TASK DIRECTIONS | Each record is to be copied exactly, with its pictures left behind.

(Data extracted from a collection)
☆ ☆ ☆ ☆ ☆

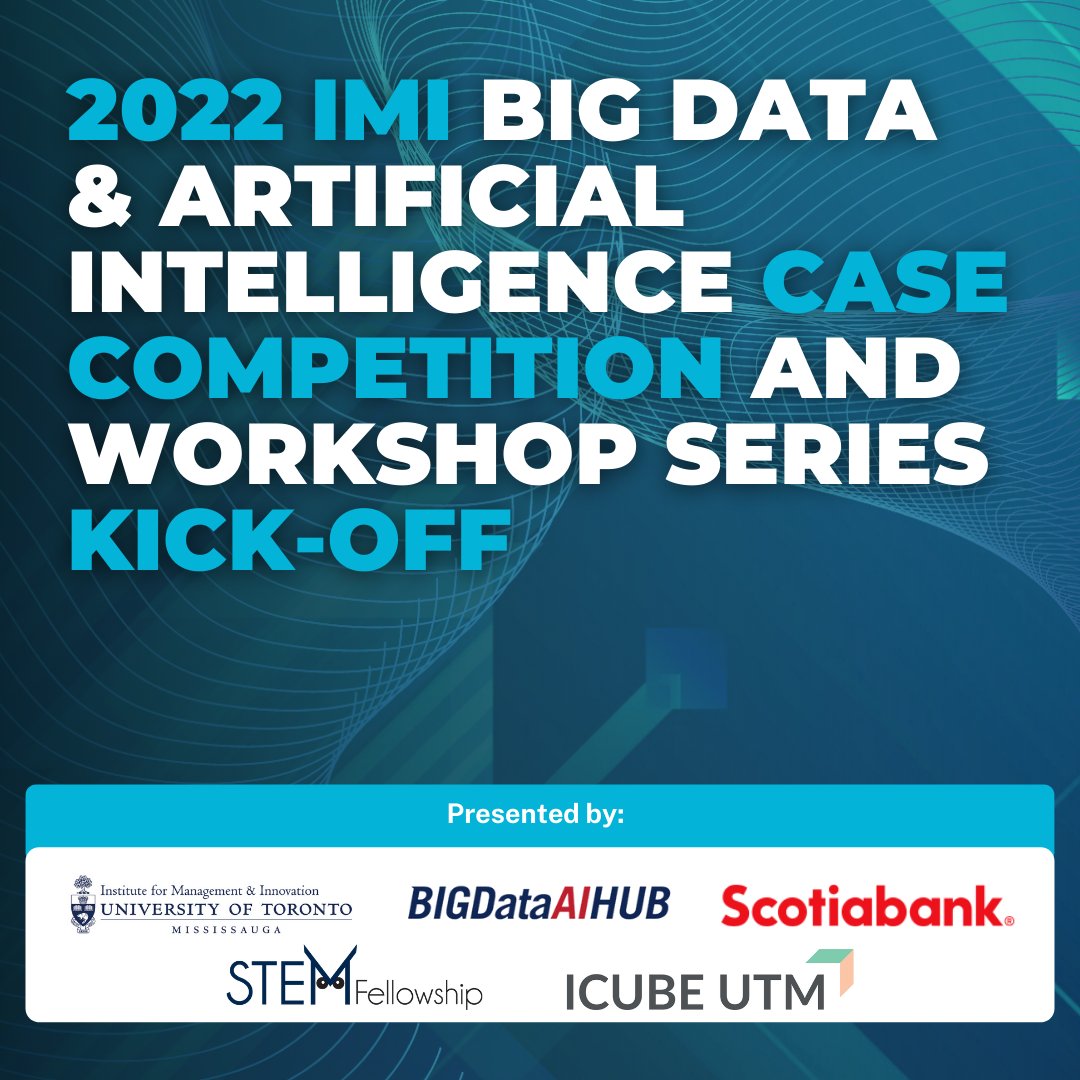 2022 IMI BIG DATA & ARTIFICIAL INTELLIGENCE CASE COMPETITION AND WORKSHOP SERIES KICK-OFF

Presented by:

Institute for Management & Innovation
UNIVERSITY OF TORONTO
MISSISSAUGA

BIGDataAIHUB

Scotiabank®

STEM Fellowship

ICUBE UTM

☆ ☆ ☆ ☆ ☆

ANSWER BOX |
 2022 IMI BIG DATA & ARTIFICIAL INTELLIGENCE CASE COMPETITION AND WORKSHOP SERIES KICK-OFF

Presented by:

Institute for Management & Innovation
UNIVERSITY OF TORONTO
MISSISSAUGA

BIGDataAIHUB

Scotiabank®

STEM Fellowship

ICUBE UTM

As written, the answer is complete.